Un sujet pareil se constate en trois lignes, comme fait, ou s’étend en deux volumes, comme étude psychologique.
Pauvre Adèle ! nous n’avons qu’un souvenir et quatre lignes à te donner !
Cette mort acheva de pousser Rabbe au désespoir ; de l’époque de la mort d’Adèle date véritablement l’ère désespérée de sa vie. En effet, Rabbe venait de s’apercevoir non-seulement que la destruction était en lui, mais encore qu’elle émanait de lui.
C’est de ce moment surtout que sa plainte devient amère et incessante ; c’est de ce moment qu’il s’arrange de manière à ce que sa pensée se trouve incessamment en face du suicide, afin qu’elle s’y habitue.

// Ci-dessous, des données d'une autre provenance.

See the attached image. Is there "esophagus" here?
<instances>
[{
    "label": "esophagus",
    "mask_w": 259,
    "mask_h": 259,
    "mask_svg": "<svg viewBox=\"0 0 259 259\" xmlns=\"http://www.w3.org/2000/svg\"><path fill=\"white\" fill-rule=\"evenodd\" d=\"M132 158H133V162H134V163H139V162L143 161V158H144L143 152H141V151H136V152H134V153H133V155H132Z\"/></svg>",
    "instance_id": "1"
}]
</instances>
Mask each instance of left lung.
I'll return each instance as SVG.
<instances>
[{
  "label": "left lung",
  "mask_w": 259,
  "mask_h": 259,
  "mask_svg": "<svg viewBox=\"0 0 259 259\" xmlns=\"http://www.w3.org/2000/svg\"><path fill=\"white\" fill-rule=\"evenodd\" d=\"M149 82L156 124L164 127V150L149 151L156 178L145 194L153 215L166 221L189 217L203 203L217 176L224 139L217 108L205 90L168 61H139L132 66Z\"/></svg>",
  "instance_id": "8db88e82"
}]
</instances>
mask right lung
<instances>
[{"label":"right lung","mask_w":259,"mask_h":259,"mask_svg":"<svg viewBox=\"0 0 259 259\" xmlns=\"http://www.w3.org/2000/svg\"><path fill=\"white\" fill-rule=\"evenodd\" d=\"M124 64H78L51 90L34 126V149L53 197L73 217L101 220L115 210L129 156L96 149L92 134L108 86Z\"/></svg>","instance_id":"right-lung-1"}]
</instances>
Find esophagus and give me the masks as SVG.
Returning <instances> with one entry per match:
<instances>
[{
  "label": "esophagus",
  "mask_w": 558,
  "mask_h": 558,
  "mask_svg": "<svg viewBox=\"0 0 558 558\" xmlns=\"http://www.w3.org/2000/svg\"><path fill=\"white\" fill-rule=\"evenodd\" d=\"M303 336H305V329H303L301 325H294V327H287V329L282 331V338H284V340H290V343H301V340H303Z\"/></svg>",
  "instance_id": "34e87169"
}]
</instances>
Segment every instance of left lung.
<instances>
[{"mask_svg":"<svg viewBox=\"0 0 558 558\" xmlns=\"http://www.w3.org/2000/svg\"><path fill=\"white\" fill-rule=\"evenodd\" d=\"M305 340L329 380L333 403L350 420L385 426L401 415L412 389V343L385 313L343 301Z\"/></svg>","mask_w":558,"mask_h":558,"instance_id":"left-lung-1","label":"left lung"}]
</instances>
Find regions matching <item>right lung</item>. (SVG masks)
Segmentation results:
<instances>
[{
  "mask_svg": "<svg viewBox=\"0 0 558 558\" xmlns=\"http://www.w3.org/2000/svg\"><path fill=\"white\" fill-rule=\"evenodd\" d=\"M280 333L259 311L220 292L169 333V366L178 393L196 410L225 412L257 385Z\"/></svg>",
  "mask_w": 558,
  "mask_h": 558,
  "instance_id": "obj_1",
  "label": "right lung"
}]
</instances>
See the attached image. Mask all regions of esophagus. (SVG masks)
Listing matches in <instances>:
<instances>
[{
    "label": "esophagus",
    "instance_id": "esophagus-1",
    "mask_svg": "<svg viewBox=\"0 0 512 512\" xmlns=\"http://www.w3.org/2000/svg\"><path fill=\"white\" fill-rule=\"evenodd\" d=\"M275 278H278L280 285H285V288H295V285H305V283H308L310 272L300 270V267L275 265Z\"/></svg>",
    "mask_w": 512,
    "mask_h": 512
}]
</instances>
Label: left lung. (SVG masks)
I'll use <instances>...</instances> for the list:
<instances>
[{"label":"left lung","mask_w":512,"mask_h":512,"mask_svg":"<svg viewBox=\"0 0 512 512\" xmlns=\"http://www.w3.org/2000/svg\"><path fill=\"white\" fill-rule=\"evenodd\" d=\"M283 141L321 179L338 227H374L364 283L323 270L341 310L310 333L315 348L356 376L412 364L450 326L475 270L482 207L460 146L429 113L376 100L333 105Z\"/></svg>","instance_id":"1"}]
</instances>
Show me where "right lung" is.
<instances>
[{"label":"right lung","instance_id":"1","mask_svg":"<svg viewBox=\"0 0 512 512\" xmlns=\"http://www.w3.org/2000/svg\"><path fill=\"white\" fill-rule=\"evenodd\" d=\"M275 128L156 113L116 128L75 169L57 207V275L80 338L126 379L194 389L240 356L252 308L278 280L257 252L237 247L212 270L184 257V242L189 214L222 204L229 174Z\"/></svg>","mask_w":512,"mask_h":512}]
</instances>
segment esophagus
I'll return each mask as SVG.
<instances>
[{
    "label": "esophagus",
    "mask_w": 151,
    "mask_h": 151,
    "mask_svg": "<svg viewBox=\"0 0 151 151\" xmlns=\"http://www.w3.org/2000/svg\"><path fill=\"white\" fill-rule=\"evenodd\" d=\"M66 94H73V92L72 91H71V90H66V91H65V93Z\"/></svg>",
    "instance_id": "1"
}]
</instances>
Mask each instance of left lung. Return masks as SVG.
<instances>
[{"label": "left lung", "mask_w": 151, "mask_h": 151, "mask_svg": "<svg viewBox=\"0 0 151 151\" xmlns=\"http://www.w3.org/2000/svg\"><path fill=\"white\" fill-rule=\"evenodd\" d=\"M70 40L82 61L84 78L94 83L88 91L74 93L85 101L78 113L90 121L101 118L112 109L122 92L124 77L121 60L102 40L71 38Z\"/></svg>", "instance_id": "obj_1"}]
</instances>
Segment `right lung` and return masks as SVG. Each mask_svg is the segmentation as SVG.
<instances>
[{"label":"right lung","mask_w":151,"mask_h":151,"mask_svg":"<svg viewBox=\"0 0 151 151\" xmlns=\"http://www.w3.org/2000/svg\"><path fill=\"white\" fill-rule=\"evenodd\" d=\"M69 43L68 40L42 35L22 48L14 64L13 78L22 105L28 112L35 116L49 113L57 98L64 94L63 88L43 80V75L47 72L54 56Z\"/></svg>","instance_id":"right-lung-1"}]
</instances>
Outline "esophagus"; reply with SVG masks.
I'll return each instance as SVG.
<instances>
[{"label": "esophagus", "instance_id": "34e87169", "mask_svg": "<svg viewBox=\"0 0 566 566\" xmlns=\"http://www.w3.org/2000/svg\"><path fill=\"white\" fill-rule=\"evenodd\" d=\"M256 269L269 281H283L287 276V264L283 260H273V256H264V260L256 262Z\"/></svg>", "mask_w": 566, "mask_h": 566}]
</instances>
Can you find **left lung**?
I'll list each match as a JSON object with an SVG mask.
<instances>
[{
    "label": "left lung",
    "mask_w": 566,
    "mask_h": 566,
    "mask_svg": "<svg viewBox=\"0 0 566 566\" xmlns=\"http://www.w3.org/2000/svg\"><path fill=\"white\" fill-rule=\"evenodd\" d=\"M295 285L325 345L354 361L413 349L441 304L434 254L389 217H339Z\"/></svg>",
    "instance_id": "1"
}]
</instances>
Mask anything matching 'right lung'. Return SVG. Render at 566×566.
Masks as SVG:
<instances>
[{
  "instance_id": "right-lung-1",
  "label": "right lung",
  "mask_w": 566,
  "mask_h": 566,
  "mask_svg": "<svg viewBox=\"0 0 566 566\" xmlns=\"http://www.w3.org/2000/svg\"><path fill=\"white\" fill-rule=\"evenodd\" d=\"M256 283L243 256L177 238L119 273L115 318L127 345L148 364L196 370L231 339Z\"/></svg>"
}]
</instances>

Il a des tablettes qui restent éternellement sous ses yeux ; il les appelle le pain des forts ; c’est effectivement la nourriture de son âme.
Nous extrayons du journal funèbre quelques-unes de ses pensées les plus remarquables.
« Homme, d’où, vient ton orgueil ? Ta conception est une faute ; ta naissance est une douleur ; ta vie, un travail ; ta mort, une nécessité. »
« Cadavre vivant ! quand seras-tu donc rendu à la poussière ? Ô solitude ! ô mort ! je me suis abreuvé de vos sévères délices. Vous êtes mes amantes, seules mais fidèles ! »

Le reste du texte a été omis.